- _Aim of the exercise_: Retype the full set of records. Keep every character identical.

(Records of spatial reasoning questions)

++++

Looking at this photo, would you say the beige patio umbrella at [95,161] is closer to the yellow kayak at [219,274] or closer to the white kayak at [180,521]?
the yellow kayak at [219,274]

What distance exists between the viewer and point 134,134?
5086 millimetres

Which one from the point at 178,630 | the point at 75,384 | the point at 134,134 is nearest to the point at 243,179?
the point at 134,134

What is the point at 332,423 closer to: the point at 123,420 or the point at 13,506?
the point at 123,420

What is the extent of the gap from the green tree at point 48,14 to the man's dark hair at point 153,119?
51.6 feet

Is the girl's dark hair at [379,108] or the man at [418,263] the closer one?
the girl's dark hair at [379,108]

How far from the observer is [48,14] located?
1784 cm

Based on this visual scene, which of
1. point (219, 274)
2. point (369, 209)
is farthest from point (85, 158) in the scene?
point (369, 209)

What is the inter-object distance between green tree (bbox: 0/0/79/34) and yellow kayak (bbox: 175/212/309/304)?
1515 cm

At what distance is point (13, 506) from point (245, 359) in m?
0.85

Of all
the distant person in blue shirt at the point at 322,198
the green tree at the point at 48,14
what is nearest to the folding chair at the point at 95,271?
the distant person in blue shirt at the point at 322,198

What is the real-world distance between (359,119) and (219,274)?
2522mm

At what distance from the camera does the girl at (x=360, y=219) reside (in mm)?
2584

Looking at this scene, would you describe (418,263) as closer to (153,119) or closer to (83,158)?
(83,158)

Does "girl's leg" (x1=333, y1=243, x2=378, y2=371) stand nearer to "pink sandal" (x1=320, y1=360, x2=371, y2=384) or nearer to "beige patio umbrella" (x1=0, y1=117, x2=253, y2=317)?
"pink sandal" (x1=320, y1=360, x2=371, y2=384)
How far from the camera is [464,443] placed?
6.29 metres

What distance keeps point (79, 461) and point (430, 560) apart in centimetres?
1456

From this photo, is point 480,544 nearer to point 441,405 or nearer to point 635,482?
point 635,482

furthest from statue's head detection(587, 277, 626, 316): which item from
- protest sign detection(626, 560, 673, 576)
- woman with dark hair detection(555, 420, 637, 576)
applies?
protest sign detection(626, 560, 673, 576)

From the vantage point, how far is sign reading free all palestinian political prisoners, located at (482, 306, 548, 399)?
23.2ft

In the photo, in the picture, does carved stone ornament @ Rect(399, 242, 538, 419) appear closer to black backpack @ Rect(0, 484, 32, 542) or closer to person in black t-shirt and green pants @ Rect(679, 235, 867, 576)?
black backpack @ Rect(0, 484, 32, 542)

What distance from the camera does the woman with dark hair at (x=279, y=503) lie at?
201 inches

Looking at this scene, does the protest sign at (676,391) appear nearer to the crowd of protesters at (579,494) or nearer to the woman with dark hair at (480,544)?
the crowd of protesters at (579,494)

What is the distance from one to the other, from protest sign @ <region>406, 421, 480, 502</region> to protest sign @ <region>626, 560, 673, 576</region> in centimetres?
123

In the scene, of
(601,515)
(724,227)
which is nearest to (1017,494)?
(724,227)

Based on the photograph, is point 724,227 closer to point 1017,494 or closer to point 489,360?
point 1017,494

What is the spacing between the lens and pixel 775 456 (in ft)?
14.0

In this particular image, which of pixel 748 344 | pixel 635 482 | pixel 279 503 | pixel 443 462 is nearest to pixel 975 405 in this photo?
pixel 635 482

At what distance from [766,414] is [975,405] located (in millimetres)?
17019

++++

- _Solution to this problem_:
Looking at this photo, would you say the beige patio umbrella at [95,161] is closer to the yellow kayak at [219,274] or closer to the white kayak at [180,521]?
the yellow kayak at [219,274]

What distance exists between the viewer and point 134,134?
5086 millimetres

Which one from the point at 178,630 | the point at 75,384 | the point at 134,134 is nearest to the point at 243,179?
the point at 134,134

What is the point at 332,423 closer to: the point at 123,420 or the point at 13,506?
the point at 123,420

What is the extent of the gap from the green tree at point 48,14 to the man's dark hair at point 153,119?
51.6 feet

Is the girl's dark hair at [379,108] or the man at [418,263] the closer one?
the girl's dark hair at [379,108]

How far from the observer is [48,14] located?
1784 cm

Based on this visual scene, which of
1. point (219, 274)
2. point (369, 209)
is farthest from point (85, 158) in the scene?
point (369, 209)

What is the inter-object distance between green tree (bbox: 0/0/79/34) and yellow kayak (bbox: 175/212/309/304)?
1515 cm

At what distance is point (13, 506) from point (245, 359) in m?
0.85

Of all
the distant person in blue shirt at the point at 322,198
the green tree at the point at 48,14
what is nearest to the folding chair at the point at 95,271?
the distant person in blue shirt at the point at 322,198

What is the real-world distance between (359,119) and (219,274)?
2522mm

At what distance from the camera does the girl at (x=360, y=219) reside (in mm)?
2584

Looking at this scene, would you describe (418,263) as closer to (153,119) or closer to (83,158)?
(83,158)

Does "girl's leg" (x1=333, y1=243, x2=378, y2=371) stand nearer to "pink sandal" (x1=320, y1=360, x2=371, y2=384) or nearer to "beige patio umbrella" (x1=0, y1=117, x2=253, y2=317)?
"pink sandal" (x1=320, y1=360, x2=371, y2=384)
How far from the camera is [464,443] placed?
6.29 metres

What distance keeps point (79, 461) and point (430, 560) apart in centimetres?
1456

From this photo, is point 480,544 nearer to point 441,405 or nearer to point 635,482?
point 635,482

furthest from statue's head detection(587, 277, 626, 316): which item from
- protest sign detection(626, 560, 673, 576)
- woman with dark hair detection(555, 420, 637, 576)
applies?
protest sign detection(626, 560, 673, 576)

From the vantage point, how far is sign reading free all palestinian political prisoners, located at (482, 306, 548, 399)?
23.2ft

In the photo, in the picture, does carved stone ornament @ Rect(399, 242, 538, 419) appear closer to black backpack @ Rect(0, 484, 32, 542) or closer to person in black t-shirt and green pants @ Rect(679, 235, 867, 576)?
black backpack @ Rect(0, 484, 32, 542)

What distance from the camera does the woman with dark hair at (x=279, y=503) lie at?
201 inches

Looking at this scene, does the protest sign at (676,391) appear nearer to the crowd of protesters at (579,494) or nearer to the woman with dark hair at (480,544)?
the crowd of protesters at (579,494)

What is the distance from one to the other, from protest sign @ <region>406, 421, 480, 502</region> to protest sign @ <region>626, 560, 673, 576</region> in centimetres?
123

In the scene, of
(601,515)
(724,227)
which is nearest to (1017,494)?
(724,227)

Based on the photograph, is point 724,227 closer to point 1017,494 or closer to point 489,360?
point 1017,494

What is the spacing between the lens and pixel 775 456 (in ft)?
14.0

In this particular image, which of pixel 748 344 | pixel 635 482 | pixel 279 503 | pixel 443 462 is nearest to pixel 975 405 in this photo?
pixel 635 482

At what distance from [766,414] is [975,405] located (in millimetres)?
17019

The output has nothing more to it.